[Saved entries]
● ● ● ● ●
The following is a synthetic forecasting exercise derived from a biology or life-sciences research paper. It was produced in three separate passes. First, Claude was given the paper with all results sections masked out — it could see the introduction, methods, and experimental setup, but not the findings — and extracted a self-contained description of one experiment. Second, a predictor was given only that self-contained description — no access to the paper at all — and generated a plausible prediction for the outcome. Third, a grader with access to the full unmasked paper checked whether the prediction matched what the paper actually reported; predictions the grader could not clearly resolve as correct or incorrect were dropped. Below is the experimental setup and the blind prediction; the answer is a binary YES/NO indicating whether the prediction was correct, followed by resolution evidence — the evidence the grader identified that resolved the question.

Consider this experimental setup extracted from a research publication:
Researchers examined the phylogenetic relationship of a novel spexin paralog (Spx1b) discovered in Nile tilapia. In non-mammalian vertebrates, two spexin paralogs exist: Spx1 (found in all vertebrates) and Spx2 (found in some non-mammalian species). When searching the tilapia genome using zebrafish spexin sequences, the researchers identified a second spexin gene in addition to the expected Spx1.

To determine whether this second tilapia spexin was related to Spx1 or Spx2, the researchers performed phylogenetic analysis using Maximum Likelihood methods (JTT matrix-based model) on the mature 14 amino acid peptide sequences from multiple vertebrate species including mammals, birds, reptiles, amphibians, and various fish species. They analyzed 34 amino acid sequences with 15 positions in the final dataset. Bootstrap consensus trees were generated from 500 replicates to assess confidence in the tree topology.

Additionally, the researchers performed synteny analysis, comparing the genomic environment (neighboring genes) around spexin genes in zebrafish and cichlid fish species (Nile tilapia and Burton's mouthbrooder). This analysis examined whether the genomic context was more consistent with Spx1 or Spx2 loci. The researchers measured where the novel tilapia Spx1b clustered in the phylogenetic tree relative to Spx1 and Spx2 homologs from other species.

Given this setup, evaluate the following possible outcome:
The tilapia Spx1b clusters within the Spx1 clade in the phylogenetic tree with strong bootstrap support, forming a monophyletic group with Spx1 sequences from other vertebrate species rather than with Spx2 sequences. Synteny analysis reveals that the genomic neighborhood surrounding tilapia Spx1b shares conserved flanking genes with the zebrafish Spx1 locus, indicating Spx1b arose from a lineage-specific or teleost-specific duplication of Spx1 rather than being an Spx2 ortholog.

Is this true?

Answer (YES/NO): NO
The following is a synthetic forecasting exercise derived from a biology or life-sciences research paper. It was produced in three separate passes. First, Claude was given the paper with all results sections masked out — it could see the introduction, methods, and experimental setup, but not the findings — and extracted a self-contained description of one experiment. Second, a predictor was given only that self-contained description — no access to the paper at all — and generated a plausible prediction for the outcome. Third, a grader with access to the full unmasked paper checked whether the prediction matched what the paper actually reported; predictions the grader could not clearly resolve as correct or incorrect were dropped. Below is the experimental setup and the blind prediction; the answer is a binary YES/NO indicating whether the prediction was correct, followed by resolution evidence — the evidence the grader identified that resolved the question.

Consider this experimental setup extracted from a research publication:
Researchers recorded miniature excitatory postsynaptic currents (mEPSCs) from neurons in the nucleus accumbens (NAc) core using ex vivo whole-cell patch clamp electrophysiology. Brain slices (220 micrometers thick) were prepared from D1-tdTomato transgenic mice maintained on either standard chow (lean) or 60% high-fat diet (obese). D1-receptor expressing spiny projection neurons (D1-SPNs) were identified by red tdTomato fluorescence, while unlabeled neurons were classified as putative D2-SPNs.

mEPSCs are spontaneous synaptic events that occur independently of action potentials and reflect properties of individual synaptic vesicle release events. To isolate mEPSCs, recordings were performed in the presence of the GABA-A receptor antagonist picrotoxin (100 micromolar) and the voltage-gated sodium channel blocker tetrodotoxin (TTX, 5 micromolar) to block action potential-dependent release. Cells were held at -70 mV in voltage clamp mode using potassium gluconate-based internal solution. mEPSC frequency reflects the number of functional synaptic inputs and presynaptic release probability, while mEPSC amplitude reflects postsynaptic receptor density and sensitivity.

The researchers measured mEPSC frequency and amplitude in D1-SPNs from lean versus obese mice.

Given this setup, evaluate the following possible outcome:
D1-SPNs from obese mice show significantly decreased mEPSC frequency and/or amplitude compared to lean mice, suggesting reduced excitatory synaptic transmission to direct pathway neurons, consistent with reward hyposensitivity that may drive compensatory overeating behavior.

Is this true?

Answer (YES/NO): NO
● ● ● ● ●
_Instructions to follow_: Write out all records exactly, keeping every detail.

_Task solution_:
The following is a synthetic forecasting exercise derived from a biology or life-sciences research paper. It was produced in three separate passes. First, Claude was given the paper with all results sections masked out — it could see the introduction, methods, and experimental setup, but not the findings — and extracted a self-contained description of one experiment. Second, a predictor was given only that self-contained description — no access to the paper at all — and generated a plausible prediction for the outcome. Third, a grader with access to the full unmasked paper checked whether the prediction matched what the paper actually reported; predictions the grader could not clearly resolve as correct or incorrect were dropped. Below is the experimental setup and the blind prediction; the answer is a binary YES/NO indicating whether the prediction was correct, followed by resolution evidence — the evidence the grader identified that resolved the question.

Consider this experimental setup extracted from a research publication:
Researchers examined the phylogenetic relationship of a novel spexin paralog (Spx1b) discovered in Nile tilapia. In non-mammalian vertebrates, two spexin paralogs exist: Spx1 (found in all vertebrates) and Spx2 (found in some non-mammalian species). When searching the tilapia genome using zebrafish spexin sequences, the researchers identified a second spexin gene in addition to the expected Spx1.

To determine whether this second tilapia spexin was related to Spx1 or Spx2, the researchers performed phylogenetic analysis using Maximum Likelihood methods (JTT matrix-based model) on the mature 14 amino acid peptide sequences from multiple vertebrate species including mammals, birds, reptiles, amphibians, and various fish species. They analyzed 34 amino acid sequences with 15 positions in the final dataset. Bootstrap consensus trees were generated from 500 replicates to assess confidence in the tree topology.

Additionally, the researchers performed synteny analysis, comparing the genomic environment (neighboring genes) around spexin genes in zebrafish and cichlid fish species (Nile tilapia and Burton's mouthbrooder). This analysis examined whether the genomic context was more consistent with Spx1 or Spx2 loci. The researchers measured where the novel tilapia Spx1b clustered in the phylogenetic tree relative to Spx1 and Spx2 homologs from other species.

Given this setup, evaluate the following possible outcome:
The tilapia Spx1b clusters within the Spx1 clade in the phylogenetic tree with strong bootstrap support, forming a monophyletic group with Spx1 sequences from other vertebrate species rather than with Spx2 sequences. Synteny analysis reveals that the genomic neighborhood surrounding tilapia Spx1b shares conserved flanking genes with the zebrafish Spx1 locus, indicating Spx1b arose from a lineage-specific or teleost-specific duplication of Spx1 rather than being an Spx2 ortholog.

Is this true?

Answer (YES/NO): NO
The following is a synthetic forecasting exercise derived from a biology or life-sciences research paper. It was produced in three separate passes. First, Claude was given the paper with all results sections masked out — it could see the introduction, methods, and experimental setup, but not the findings — and extracted a self-contained description of one experiment. Second, a predictor was given only that self-contained description — no access to the paper at all — and generated a plausible prediction for the outcome. Third, a grader with access to the full unmasked paper checked whether the prediction matched what the paper actually reported; predictions the grader could not clearly resolve as correct or incorrect were dropped. Below is the experimental setup and the blind prediction; the answer is a binary YES/NO indicating whether the prediction was correct, followed by resolution evidence — the evidence the grader identified that resolved the question.

Consider this experimental setup extracted from a research publication:
Researchers recorded miniature excitatory postsynaptic currents (mEPSCs) from neurons in the nucleus accumbens (NAc) core using ex vivo whole-cell patch clamp electrophysiology. Brain slices (220 micrometers thick) were prepared from D1-tdTomato transgenic mice maintained on either standard chow (lean) or 60% high-fat diet (obese). D1-receptor expressing spiny projection neurons (D1-SPNs) were identified by red tdTomato fluorescence, while unlabeled neurons were classified as putative D2-SPNs.

mEPSCs are spontaneous synaptic events that occur independently of action potentials and reflect properties of individual synaptic vesicle release events. To isolate mEPSCs, recordings were performed in the presence of the GABA-A receptor antagonist picrotoxin (100 micromolar) and the voltage-gated sodium channel blocker tetrodotoxin (TTX, 5 micromolar) to block action potential-dependent release. Cells were held at -70 mV in voltage clamp mode using potassium gluconate-based internal solution. mEPSC frequency reflects the number of functional synaptic inputs and presynaptic release probability, while mEPSC amplitude reflects postsynaptic receptor density and sensitivity.

The researchers measured mEPSC frequency and amplitude in D1-SPNs from lean versus obese mice.

Given this setup, evaluate the following possible outcome:
D1-SPNs from obese mice show significantly decreased mEPSC frequency and/or amplitude compared to lean mice, suggesting reduced excitatory synaptic transmission to direct pathway neurons, consistent with reward hyposensitivity that may drive compensatory overeating behavior.

Is this true?

Answer (YES/NO): NO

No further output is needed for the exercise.